[Stored data items]

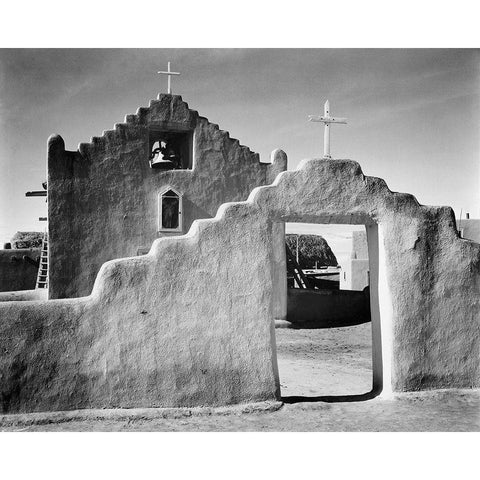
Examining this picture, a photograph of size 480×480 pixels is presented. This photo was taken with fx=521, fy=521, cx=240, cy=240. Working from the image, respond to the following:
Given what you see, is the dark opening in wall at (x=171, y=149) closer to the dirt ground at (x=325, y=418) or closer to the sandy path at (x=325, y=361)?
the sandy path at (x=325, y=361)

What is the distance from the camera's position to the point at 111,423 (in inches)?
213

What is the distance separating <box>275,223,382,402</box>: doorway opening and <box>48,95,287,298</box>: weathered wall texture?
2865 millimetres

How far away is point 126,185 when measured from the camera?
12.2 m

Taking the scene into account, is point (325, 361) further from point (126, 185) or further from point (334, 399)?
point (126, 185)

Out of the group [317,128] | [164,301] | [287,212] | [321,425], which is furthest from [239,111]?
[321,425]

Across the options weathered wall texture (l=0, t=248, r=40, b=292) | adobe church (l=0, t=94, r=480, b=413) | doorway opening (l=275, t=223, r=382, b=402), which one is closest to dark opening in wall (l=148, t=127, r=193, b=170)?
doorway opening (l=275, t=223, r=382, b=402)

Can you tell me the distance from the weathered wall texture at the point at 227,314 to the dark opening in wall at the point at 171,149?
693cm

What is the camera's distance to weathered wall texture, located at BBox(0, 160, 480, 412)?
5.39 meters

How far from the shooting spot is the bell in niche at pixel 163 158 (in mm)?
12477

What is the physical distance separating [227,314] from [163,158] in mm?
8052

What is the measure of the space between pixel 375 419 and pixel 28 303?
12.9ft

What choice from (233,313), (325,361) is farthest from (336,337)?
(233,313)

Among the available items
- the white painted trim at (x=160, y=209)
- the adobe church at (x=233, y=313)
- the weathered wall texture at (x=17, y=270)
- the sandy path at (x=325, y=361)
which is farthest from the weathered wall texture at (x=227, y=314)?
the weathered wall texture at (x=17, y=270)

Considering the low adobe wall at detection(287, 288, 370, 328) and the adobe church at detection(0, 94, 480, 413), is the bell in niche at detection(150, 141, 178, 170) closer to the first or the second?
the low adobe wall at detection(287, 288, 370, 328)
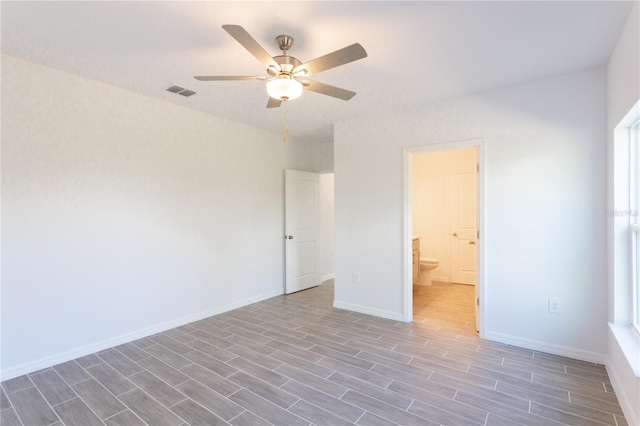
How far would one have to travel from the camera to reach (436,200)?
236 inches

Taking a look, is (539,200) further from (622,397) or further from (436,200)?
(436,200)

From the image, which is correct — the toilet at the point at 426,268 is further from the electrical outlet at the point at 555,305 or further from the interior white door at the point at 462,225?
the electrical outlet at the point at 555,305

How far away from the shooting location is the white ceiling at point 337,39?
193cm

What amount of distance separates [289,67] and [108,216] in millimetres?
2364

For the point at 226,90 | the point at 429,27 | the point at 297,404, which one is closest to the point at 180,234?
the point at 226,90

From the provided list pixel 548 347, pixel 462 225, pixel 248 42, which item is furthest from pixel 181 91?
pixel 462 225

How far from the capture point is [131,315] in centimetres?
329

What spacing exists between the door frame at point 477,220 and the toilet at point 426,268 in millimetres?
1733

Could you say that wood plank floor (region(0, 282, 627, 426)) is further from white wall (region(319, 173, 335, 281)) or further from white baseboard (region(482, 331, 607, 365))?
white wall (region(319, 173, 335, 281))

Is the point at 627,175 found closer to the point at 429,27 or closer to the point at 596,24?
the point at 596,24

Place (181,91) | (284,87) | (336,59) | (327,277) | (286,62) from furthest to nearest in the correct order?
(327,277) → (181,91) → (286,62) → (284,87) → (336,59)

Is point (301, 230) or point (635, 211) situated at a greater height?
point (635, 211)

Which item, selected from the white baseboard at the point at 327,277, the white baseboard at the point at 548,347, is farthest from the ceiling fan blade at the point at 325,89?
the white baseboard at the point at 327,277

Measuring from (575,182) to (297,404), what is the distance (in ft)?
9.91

> **PROMPT**: Extract, word for word, every line of the items from the line containing "How far from the capture" through the last line of the items, including both of those lines.

> **RESPONSE**:
How far from the capture point is [131,315] in centimetres?
329

What spacing exists between the door frame at point 477,220 and the toilet at point 426,268 in millimetres?
1733

Could you say that wood plank floor (region(0, 282, 627, 426)) is further from white wall (region(319, 173, 335, 281)) or further from white baseboard (region(482, 331, 607, 365))?
white wall (region(319, 173, 335, 281))

Is the point at 627,175 found closer to the point at 429,27 or closer to the point at 596,24?
the point at 596,24

Place (181,91) | (284,87) | (336,59) | (327,277) | (286,62) from furthest to nearest in the correct order?
(327,277) → (181,91) → (286,62) → (284,87) → (336,59)

Is point (301, 230) or point (635, 211) situated at a greater height?
point (635, 211)

Which item, selected from the white baseboard at the point at 327,277, the white baseboard at the point at 548,347, is farthest from the ceiling fan blade at the point at 325,89?
the white baseboard at the point at 327,277

Measuring from (575,182) to (297,404), what is the distance (in ft)?
9.91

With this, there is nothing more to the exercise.